It's been a banner year for both Micron Technology (NASDAQ:MU) and longtime partner Intel (NASDAQ:INTC). That said, Intel's 23% jump in share price this year can't match Micron's mind-boggling 123% gain.
Despite the deservedly strong gains both have delivered in 2017, their stocks remain relative values compared to those of their peers. It's no easy feat choosing between the two memory providers, but based on expectations for next year -- and one other critical factor -- one has the edge as the better buy today.
The case for Micron
The fourth quarter and fiscal 2017 year were nothing short of spectacular for Micron shareholders.
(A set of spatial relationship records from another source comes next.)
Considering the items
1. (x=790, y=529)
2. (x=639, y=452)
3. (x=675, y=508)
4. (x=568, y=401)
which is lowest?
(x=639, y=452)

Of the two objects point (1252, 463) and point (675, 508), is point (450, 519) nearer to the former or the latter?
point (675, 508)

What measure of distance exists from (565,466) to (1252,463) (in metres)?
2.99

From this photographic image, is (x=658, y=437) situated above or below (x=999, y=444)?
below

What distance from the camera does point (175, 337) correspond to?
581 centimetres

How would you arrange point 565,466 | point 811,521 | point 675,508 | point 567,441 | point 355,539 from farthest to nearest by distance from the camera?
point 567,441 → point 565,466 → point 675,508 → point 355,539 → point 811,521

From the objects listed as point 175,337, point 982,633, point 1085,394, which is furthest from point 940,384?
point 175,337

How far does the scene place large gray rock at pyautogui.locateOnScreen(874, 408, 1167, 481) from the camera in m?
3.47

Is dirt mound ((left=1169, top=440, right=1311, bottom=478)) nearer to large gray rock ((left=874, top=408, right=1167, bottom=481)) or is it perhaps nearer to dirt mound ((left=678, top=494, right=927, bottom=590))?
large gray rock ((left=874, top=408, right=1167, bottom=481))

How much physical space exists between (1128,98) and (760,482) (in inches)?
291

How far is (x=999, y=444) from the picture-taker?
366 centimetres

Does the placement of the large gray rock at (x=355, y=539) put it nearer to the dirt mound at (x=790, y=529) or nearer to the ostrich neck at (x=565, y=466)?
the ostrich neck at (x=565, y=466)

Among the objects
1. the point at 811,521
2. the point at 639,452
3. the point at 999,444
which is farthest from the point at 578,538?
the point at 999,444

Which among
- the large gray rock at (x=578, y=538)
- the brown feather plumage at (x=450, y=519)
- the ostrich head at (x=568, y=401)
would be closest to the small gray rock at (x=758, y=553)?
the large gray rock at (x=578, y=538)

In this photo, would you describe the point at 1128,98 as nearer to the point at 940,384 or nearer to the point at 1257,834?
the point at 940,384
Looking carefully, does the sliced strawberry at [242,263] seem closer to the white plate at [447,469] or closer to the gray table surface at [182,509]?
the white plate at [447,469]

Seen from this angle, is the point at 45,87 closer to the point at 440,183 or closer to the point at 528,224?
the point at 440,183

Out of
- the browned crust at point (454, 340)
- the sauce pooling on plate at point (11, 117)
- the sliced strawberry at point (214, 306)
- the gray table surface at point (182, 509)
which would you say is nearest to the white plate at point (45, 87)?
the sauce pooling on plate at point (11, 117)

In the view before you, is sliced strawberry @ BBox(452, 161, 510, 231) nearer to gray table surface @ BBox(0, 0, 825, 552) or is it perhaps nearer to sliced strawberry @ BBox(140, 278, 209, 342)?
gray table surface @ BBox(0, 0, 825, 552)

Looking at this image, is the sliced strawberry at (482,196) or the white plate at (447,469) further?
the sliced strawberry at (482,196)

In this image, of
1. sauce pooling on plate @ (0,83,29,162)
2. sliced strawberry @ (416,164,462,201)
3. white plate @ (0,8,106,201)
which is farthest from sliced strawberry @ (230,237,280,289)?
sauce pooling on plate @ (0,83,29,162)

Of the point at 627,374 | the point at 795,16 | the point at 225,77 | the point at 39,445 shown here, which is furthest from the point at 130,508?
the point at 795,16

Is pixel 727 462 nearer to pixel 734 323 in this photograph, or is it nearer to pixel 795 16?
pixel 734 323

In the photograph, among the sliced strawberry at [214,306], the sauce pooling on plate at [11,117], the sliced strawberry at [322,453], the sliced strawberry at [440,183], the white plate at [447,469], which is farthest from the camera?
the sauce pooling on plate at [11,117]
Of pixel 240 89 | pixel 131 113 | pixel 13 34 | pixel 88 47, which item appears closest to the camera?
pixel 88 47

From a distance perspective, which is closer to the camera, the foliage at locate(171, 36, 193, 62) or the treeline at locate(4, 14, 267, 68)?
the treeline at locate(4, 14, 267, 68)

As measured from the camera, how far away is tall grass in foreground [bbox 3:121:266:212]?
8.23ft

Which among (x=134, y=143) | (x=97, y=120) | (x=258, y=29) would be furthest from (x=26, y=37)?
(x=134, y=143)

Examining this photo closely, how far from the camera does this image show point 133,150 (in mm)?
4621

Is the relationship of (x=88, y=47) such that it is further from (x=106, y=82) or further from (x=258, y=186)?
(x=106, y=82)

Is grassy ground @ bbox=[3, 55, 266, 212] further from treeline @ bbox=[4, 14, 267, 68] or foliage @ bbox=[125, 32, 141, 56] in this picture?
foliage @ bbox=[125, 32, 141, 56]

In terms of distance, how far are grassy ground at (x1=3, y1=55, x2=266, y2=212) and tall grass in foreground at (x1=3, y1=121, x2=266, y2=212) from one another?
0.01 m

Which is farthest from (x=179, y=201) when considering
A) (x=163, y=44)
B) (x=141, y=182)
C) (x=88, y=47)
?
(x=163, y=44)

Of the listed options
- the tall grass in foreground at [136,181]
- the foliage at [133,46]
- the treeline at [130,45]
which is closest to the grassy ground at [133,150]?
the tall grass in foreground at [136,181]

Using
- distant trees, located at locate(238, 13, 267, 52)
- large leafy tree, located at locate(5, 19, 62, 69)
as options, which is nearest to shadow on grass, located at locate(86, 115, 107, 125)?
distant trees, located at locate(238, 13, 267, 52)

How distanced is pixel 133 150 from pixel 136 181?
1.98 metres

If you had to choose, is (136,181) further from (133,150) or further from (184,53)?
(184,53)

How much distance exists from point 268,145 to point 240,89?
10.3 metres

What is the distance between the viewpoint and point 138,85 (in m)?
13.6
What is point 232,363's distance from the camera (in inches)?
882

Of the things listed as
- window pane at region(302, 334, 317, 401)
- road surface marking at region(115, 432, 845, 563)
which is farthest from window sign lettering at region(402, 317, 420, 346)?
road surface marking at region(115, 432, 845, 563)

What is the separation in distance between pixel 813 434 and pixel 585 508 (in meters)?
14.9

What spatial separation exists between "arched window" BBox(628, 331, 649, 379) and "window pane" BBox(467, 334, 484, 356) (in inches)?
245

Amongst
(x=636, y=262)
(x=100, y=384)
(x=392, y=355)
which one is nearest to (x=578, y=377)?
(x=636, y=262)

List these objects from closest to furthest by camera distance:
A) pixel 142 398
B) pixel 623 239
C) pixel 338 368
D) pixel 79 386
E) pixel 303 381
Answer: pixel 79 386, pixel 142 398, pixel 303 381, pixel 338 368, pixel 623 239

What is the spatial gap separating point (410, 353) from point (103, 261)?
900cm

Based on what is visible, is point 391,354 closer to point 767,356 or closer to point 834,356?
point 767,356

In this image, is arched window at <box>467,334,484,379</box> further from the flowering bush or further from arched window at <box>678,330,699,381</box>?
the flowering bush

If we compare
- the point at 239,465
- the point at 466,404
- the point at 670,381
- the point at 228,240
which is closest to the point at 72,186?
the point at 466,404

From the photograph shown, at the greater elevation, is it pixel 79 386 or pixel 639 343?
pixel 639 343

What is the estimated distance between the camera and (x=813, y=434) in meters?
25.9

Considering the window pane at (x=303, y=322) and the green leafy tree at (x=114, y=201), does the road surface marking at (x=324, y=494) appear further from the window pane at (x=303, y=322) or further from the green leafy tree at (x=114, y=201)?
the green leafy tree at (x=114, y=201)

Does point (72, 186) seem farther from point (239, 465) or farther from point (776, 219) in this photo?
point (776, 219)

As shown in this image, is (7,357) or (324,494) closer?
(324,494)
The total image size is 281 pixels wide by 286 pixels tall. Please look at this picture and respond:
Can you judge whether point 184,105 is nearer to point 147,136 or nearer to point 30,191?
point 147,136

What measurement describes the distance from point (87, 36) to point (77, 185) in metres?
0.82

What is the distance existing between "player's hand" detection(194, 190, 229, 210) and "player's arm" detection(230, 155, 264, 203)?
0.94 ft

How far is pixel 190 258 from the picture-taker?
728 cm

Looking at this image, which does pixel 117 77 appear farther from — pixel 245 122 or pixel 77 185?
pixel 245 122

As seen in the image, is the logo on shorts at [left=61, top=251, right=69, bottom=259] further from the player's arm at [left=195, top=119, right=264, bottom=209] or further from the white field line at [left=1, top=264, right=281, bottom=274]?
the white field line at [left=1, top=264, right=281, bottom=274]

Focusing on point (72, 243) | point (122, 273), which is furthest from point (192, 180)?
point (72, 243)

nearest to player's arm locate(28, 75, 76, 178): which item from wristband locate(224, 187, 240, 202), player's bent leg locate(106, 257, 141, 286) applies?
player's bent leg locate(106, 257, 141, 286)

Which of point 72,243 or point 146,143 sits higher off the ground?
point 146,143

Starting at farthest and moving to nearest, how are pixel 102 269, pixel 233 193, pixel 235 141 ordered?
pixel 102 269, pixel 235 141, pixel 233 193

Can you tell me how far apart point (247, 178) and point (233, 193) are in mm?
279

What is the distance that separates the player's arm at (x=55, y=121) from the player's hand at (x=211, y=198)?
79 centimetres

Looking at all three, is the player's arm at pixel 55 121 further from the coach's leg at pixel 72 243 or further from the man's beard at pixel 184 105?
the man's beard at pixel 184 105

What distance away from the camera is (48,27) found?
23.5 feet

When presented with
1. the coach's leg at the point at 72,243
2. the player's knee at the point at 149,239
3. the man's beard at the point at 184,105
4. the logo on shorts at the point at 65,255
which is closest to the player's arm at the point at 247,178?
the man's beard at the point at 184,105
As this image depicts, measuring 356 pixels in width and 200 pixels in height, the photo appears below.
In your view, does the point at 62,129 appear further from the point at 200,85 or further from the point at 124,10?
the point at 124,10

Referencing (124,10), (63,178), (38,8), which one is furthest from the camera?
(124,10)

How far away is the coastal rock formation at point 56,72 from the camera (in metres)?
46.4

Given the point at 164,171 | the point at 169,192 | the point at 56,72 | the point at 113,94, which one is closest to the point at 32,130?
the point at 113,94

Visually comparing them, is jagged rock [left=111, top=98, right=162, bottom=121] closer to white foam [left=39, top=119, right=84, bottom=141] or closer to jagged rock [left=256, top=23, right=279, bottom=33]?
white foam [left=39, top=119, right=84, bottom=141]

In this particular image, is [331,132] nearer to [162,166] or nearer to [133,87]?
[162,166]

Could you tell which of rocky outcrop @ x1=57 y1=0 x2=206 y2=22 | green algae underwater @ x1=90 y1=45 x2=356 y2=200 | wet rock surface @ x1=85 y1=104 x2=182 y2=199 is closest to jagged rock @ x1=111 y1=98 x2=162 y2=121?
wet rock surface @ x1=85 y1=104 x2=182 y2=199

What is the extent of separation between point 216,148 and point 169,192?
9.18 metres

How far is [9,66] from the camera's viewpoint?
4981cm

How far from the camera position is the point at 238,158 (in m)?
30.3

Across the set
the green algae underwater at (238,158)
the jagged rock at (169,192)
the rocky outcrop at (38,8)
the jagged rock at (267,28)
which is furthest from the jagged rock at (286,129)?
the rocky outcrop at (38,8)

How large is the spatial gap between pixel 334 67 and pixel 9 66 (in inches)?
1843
Thanks to an increase in demand for both DRAM and NAND flash memory solutions, and limited supply, the company obliterated last year's results.
For the quarter Micron reported an astounding 91% increase in revenue to $6.14 billion. The year's $20.32 billion was "just" a 64% improvement. As impressive as Micron's sales were, it was able to accomplish its top-line growth while also managing expenses.
Cost of goods rose 20% last fiscal year to $11.9 billion, but operating expenses inched up only marginally. Considering Micron's gains in total revenue, its moderate bump in expenses was more than tolerable. Among the key drivers of Micron's outstanding 2017 were an 8% increase in DRAM prices and a 5% bump in the price of NAND solutions.
To a significant degree, DRAM pricing is controlled by Micron, along with fellow market-share leaders Korea-based SK Hynix (OTC:HXSCL) and Samsung (OTC:SSNLF). Combined, the three provide 95% of DRAM globally. Thanks to "cautious production plans" from these dominant players, the current imbalance between supply and demand -- and the trend of rising prices -- should continue at least for another year.
The outlook isn't so positive for NAND prices. Now that Toshiba (OTC:TOSBF) has agreed to sell its memory group for $18 billion to a group that includes SK Hynix and Apple (NASDAQ:AAPL), the NAND market could face a glut of supply. If so, one of Micron's growth drivers will come under pressure. The glory days of Micron calling the shots in the fast-growing memory market may be fading.
The case for Intel
Unlike Micron, Intel stock didn't hit most investors' radar until it released third-quarter earnings. Wall Street was waiting for proof that CEO Brian Krzanich's transition of Intel away from its long reliance on chips for PCs was taking hold. The Q3 results made it clear that Intel's focus on cloud data centers, the Internet of Things (IoT), artificial intelligence (AI), and memory sales is producing positive results.
Not long ago, a quarter with little to no growth from Intel's PC group would been a disaster. But last quarter's $8.9 billion in PC-related revenue -- flat compared to a year ago -- didn't prevent Intel from reporting its third consecutive quarter of record-breaking sales and earnings.
Operating income rose 15% to $5.1 billion, and earnings per share skyrocketed 36% to $0.94, both new highs for Intel. A so-so PC market was offset by the IoT unit's 23% rise in revenue to $849 million. Other key units also performed admirably: Memory sales climbed 37% to $891 million, and data center revenue was up 7% to $4.9 billion.
When the $469 million in revenue from programmable solutions is added to the mix, $7.1 billion of Intel's $16.1 billion in total sales -- equal to 44% -- was derived from its core solutions businesses. Better still, the percentage of non-PC related revenue is rising with each passing quarter. Intel is growing in all the right places while managing overhead.
Operating expenses were down more than 10% in Intel's Q3, which helped drive its record operating income and EPS. But the icing on the cake for income investors will be Intel's dividend which currently yields 2.45%, one of best among its peers.
And the better buy is...
Both Micron and Intel offer compelling arguments to investors. Despite Micron's growth this year it's trading at just 11.1 times earnings, a bit below its peer group average of 11.6. And at just 6.1 times forward earnings, it remains a good value. At 15.7 times trailing earnings and a mere 13.9 times expected earnings, Intel is also priced well below its peers, which average a P/E of 26.8.
My concern regarding Micron is that it could face NAND pricing pressure in the coming months, and if a new player or one of its current competitors decides to open the DRAM supply floodgates, it would hurt Micron long term. Toss Intel's diversified suite of solutions onto the scales and its growth where it counts gives it the slight nod over Micron as the better buy.